**Task:** Give back only the lines from the one with "In terms of distance, how far are" through the last line of the data, exactly as they appear.

Data entries
[BEGIN]
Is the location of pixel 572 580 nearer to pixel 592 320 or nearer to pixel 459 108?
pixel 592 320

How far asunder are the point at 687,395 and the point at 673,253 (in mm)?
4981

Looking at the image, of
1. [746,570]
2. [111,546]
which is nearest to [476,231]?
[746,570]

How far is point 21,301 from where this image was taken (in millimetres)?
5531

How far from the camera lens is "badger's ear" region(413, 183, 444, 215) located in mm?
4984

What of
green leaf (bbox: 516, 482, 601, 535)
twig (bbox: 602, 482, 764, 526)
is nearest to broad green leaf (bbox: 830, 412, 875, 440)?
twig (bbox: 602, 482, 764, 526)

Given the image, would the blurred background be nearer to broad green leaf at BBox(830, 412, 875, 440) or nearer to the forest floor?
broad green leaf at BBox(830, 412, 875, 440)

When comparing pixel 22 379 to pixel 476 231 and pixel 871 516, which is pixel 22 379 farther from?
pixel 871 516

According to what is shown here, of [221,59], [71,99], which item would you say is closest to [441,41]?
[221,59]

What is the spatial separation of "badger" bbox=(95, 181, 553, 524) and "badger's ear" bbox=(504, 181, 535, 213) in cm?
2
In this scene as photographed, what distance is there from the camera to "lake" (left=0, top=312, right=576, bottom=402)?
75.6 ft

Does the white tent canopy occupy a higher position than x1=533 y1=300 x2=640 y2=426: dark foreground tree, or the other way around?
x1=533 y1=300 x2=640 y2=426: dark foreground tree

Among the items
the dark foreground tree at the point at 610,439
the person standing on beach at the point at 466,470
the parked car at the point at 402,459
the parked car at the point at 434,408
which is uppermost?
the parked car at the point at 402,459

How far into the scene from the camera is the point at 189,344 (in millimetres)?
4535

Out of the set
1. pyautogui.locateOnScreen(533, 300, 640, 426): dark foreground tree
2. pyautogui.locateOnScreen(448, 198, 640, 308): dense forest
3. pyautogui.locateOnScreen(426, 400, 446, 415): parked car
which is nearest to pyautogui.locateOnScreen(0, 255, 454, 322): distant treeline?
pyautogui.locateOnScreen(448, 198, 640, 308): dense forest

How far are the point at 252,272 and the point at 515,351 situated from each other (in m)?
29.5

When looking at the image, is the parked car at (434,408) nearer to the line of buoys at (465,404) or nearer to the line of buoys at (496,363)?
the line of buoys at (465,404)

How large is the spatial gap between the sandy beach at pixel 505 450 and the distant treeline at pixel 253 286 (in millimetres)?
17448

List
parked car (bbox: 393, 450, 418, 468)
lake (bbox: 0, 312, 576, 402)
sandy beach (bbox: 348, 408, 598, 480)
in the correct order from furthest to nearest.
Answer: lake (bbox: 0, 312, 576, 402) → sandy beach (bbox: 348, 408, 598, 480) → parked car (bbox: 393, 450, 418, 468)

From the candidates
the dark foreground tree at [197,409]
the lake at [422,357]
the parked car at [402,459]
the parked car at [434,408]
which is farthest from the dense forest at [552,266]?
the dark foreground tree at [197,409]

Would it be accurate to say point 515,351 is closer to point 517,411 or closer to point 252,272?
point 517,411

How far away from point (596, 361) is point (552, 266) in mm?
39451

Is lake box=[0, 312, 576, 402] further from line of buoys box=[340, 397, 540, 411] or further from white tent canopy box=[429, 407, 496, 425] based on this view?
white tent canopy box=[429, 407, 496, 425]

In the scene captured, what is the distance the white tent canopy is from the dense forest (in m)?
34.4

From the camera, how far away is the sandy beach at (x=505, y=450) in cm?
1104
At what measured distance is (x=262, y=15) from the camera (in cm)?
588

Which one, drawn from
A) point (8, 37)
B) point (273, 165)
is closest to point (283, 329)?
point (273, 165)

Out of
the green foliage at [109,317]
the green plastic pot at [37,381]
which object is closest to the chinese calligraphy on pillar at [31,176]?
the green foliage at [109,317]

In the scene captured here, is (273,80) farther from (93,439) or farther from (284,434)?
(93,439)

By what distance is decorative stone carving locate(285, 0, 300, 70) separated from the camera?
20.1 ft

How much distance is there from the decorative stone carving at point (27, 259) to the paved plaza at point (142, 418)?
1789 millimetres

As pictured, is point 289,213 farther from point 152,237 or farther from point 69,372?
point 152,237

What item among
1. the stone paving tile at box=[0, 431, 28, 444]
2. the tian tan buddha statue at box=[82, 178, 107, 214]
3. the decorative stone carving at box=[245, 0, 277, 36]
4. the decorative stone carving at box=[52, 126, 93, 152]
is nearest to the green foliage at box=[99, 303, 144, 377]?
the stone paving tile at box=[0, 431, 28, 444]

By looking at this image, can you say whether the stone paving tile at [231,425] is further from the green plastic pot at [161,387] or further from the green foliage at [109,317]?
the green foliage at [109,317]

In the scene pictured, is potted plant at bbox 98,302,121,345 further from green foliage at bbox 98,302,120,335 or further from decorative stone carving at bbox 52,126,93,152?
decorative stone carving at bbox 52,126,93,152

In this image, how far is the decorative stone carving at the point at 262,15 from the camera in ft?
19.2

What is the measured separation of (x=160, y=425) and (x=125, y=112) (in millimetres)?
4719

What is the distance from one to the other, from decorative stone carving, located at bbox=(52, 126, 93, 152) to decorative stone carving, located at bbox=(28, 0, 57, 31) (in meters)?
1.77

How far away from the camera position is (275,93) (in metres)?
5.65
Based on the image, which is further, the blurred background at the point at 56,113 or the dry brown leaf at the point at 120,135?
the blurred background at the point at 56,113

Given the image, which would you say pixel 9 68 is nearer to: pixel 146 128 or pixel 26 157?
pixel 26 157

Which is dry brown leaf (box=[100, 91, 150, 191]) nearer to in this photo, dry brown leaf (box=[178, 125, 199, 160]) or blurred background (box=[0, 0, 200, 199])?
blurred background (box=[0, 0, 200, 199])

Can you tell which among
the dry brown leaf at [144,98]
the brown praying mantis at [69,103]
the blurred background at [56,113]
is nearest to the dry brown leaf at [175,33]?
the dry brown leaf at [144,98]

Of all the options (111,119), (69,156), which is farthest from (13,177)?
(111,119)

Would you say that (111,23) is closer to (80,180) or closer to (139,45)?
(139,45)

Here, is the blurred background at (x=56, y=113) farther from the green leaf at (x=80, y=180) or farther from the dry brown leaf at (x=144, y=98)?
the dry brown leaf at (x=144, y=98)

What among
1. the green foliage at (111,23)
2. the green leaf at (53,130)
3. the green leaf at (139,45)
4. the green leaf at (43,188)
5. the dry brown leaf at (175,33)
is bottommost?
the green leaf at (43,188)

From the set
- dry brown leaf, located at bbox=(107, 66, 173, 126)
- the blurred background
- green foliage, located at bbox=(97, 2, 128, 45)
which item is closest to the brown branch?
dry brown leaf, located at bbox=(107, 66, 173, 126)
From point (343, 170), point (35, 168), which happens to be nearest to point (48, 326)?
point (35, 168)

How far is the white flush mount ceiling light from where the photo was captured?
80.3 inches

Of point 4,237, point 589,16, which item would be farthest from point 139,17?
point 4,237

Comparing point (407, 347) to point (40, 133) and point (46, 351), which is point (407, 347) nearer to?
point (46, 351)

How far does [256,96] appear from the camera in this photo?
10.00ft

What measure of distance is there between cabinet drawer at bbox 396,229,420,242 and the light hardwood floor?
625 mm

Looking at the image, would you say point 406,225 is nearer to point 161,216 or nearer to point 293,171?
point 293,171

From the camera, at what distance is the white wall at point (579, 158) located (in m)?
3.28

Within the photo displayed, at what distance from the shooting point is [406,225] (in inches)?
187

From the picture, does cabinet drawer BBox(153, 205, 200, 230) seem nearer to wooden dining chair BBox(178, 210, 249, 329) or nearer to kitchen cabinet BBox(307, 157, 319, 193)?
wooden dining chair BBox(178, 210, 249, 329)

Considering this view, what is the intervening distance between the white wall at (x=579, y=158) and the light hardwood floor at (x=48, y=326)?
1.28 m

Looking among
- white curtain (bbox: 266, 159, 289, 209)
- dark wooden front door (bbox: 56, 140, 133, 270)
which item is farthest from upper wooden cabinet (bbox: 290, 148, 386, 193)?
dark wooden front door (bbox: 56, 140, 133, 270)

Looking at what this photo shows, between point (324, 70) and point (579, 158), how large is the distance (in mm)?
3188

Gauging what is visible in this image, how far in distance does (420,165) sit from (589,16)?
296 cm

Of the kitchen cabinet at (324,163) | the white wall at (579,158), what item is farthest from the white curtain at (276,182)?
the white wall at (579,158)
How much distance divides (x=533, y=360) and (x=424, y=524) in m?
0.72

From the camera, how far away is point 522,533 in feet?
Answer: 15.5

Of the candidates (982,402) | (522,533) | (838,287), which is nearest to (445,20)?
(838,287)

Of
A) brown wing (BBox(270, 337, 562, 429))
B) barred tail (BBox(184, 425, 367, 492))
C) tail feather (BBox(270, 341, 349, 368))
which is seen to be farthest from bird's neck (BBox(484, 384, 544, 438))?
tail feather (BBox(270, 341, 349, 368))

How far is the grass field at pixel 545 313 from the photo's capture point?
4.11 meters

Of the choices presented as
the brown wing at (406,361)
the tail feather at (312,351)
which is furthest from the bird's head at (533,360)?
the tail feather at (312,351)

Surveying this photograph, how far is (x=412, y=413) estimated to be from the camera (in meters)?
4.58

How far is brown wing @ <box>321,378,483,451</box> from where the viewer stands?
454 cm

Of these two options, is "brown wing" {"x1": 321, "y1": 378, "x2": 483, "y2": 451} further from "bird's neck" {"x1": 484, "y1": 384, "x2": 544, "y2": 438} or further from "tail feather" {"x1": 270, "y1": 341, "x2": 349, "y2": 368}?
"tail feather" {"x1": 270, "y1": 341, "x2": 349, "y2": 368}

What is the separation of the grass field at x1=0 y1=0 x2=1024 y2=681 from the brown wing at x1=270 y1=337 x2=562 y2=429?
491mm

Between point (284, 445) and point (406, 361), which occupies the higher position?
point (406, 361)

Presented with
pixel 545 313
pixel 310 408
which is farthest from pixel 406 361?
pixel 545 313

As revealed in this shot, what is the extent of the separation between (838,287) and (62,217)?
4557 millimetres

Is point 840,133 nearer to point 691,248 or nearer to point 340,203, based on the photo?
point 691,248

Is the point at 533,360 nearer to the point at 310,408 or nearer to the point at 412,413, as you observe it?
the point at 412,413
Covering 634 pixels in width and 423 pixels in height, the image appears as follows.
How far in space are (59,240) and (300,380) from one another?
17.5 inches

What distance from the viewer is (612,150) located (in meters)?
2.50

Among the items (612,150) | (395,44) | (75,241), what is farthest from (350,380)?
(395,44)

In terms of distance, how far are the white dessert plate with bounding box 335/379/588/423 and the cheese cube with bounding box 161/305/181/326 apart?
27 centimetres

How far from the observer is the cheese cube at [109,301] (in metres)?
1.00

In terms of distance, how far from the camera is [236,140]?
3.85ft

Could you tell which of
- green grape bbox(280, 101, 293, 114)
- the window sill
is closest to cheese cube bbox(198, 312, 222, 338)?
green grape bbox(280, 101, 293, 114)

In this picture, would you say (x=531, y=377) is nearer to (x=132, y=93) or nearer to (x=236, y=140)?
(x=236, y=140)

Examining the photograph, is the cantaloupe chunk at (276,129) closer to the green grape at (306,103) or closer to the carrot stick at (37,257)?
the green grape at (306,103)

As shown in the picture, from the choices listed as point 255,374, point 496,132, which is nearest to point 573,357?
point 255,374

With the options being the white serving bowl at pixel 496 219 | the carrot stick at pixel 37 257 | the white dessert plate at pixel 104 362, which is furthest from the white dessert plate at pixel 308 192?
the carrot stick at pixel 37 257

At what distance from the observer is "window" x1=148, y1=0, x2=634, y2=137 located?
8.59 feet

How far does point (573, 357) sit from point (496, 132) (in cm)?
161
[END]
**Written response:**
In terms of distance, how far are the white dessert plate with bounding box 335/379/588/423 and the cheese cube with bounding box 161/305/181/326 apart?
27 centimetres

How far from the observer is the cheese cube at [109,301] (in metres)?
1.00

In terms of distance, how far from the camera is [236,140]?
3.85ft

Could you tell which of
- green grape bbox(280, 101, 293, 114)
- the window sill
is closest to cheese cube bbox(198, 312, 222, 338)?
green grape bbox(280, 101, 293, 114)

In this picture, would you say (x=531, y=377) is nearer to (x=132, y=93) or nearer to (x=236, y=140)?
(x=236, y=140)

Examining the photograph, is the cantaloupe chunk at (276,129) closer to the green grape at (306,103) or closer to the carrot stick at (37,257)?
the green grape at (306,103)

As shown in the picture, from the choices listed as point 255,374, point 496,132, which is nearest to point 573,357?
point 255,374

With the options being the white serving bowl at pixel 496 219 | the carrot stick at pixel 37 257 | the white dessert plate at pixel 104 362, which is furthest from the white dessert plate at pixel 308 192?
the carrot stick at pixel 37 257

At what distance from the observer is "window" x1=148, y1=0, x2=634, y2=137 located?
8.59 feet

How far does point (573, 357) sit from point (496, 132) (in cm)?
161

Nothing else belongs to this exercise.